ReportereyesmallBy Randee Dawn

StrikeWatch, Day 8

Or is it Day 6? Do weekends count in StrikeWatch terms? I say: YES. Prove me wrong.

Now that we've got that cleared up, I'd like to note that the big rat on the front cover of today's Premier Edition has nothing to do with the strike. 'Tis merely Remy of "Ratatouille," indicating that today's issue is more animated than usual: it's the Oscar Watch Animation issue, in which Homer (Simpson) will go up against Beowulf and a culinary rodent (among other films, of course) to prove once and for all that This Oscar Category Needs Subcategories. Animation produces some of the most creative and beautiful images on the screen today, but there's no way you can tell me that "Bee Movie" should be going head-to-head (or stinger to hijab) with "Persepolis." As Debra Kaufman notes in her story, there could very well be a dark, doughnut-eating horse in this race: "Traditional animators are looking at the 2-D hand-drawn 'Simpsons' as the great white hope," says Animation Guild president emeritus Tom Sito. "It's the idea that hand-drawn animation isn't dead and buried."

Speaking of dead and buried, it might be time to start a Strikewatch 2: The Revenge, as now Broadway stagehands have also taken to the pickets. Some theaters are still up and running -- nonprofit companies run certain theaters and then there are the independents and Disney -- but there's a lot of nervousness from holiday-themed productions like the return of "Dr. Seuss' How The Grinch Stole Christmas!
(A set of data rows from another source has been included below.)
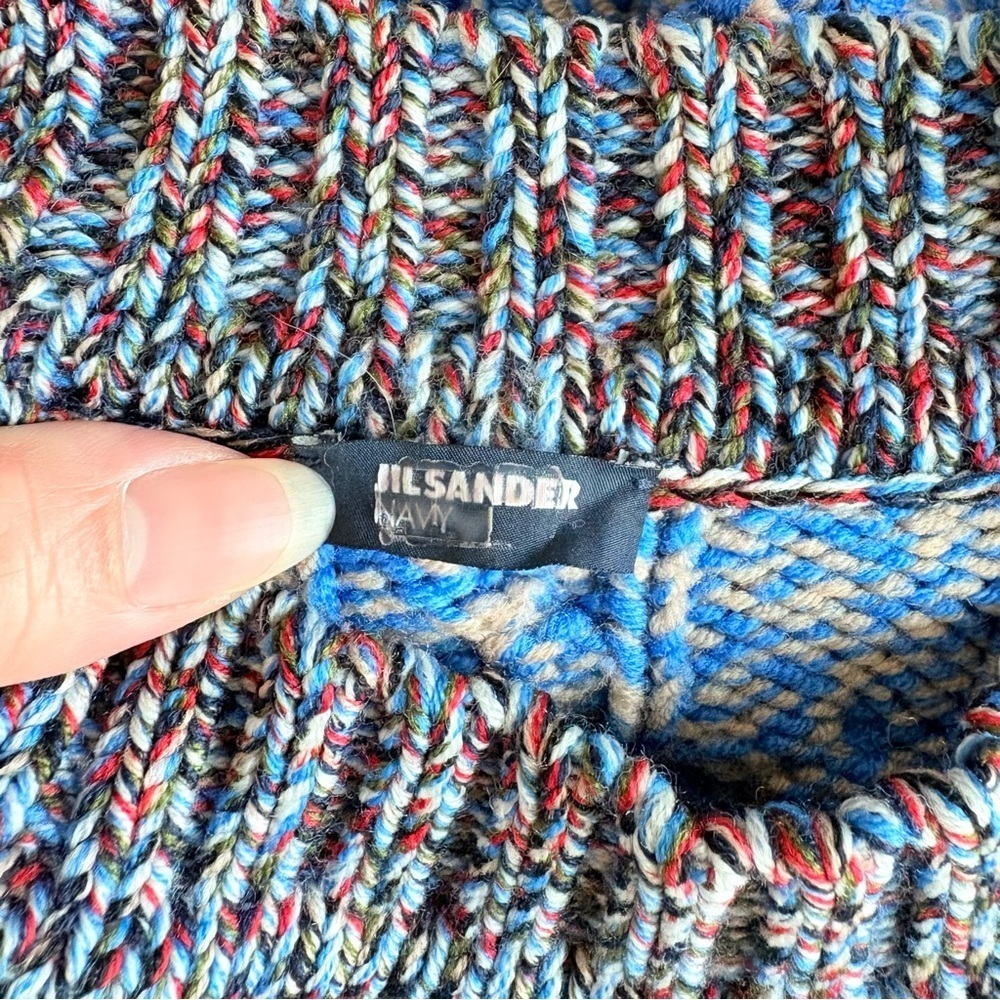 Jil Sander Navy Color Block Sweater - Picture 10 of 13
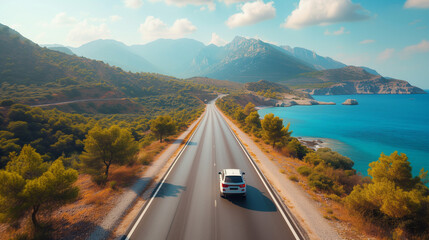car driving on the road of Europe. road landscape in summer. beachside highway. Highway view on the coast on the way to summer vacation. Turkey trip on beautiful travel road - obrazy, fototapety, plakaty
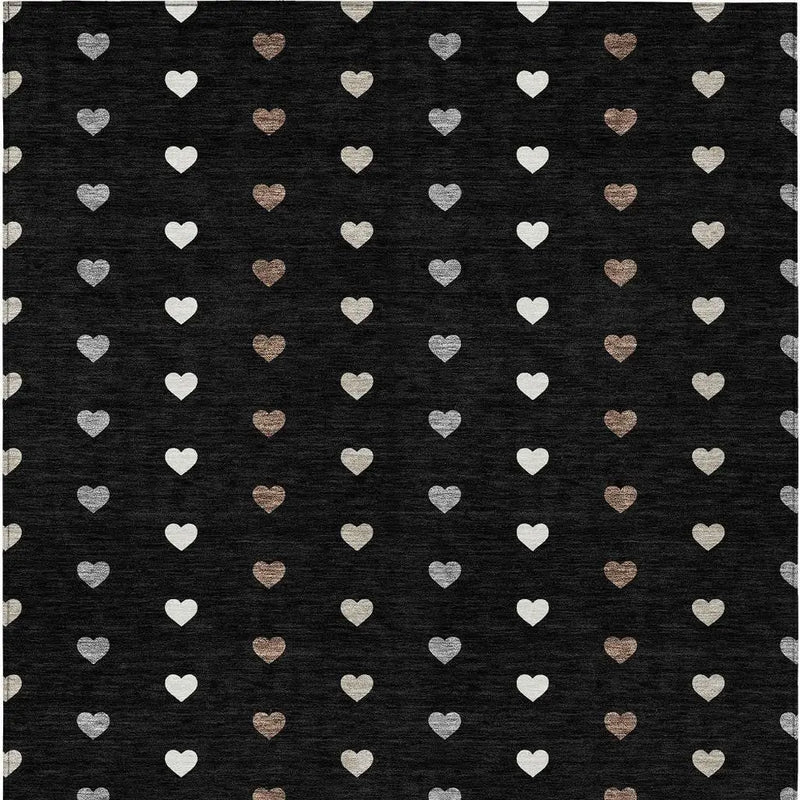 5' X 8' Black And Ivory Geometric Washable Indoor Outdoor Area Rug Homeroots Outdoor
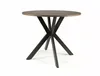 A round dining table with a dark wood top and a black, star-shaped base, photographed against a white background. Produktbild-Vorschau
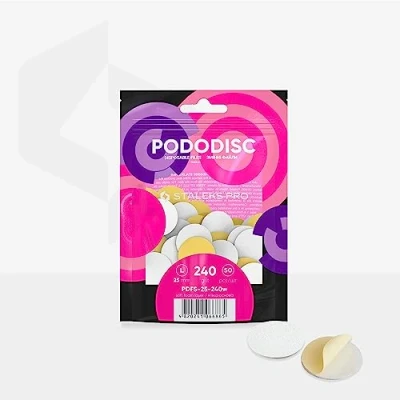 Imagen de STALEKS PRO Pododisco 50 Discos abrasivos adhesivos con base soft de 25mm (L) para torno uñas. Especial pedicuras (Grano 240)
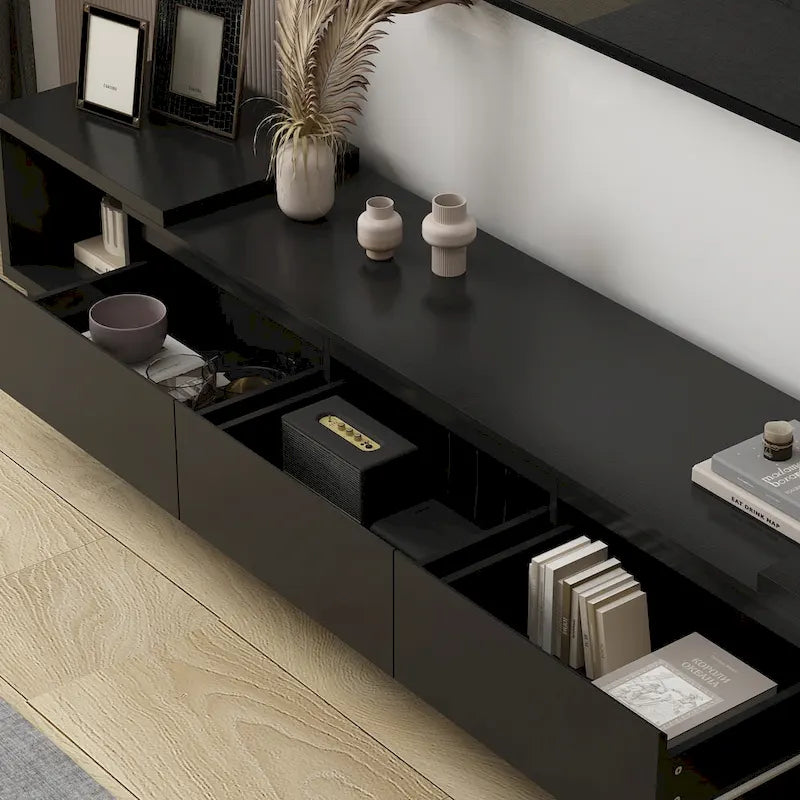 Modern Style Extendable TV Stand with 3Drawer White/Black 65.4-106.3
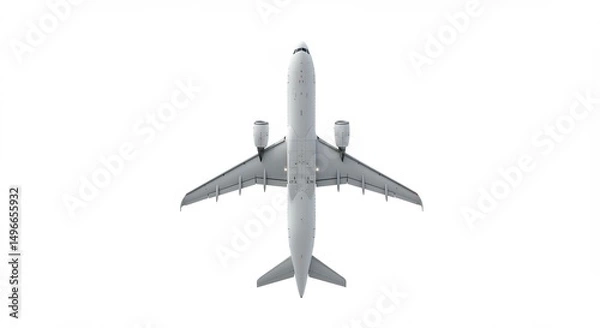 Obraz Overhead View Sleek Passenger Jet Soaring Brightly Lit Against White Sky. AI Generated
The Musical." "I don't know if we can survive," says "Grinch" producer James Sanna in Andrew Salomon's piece. "It's a holiday family show with a limited run."
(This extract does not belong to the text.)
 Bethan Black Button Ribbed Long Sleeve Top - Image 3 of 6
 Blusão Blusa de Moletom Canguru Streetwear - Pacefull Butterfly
Also in today's issue, the AMPTP is continuing its series of Dada-esque advertisements, this time "Setting the record straight" with five factoids that come across with a slam poetry stridency: "As the WGA knows and its own records will attest, writers are paid residuals on permanent digital downloads. As the WGA knows and its own records will attest, writers are paid residuals on pay-per-view digital downloads." Etc. With copy like this being published, it's pretty clear that AMPTP needs to settle, and soon -- they need better writers.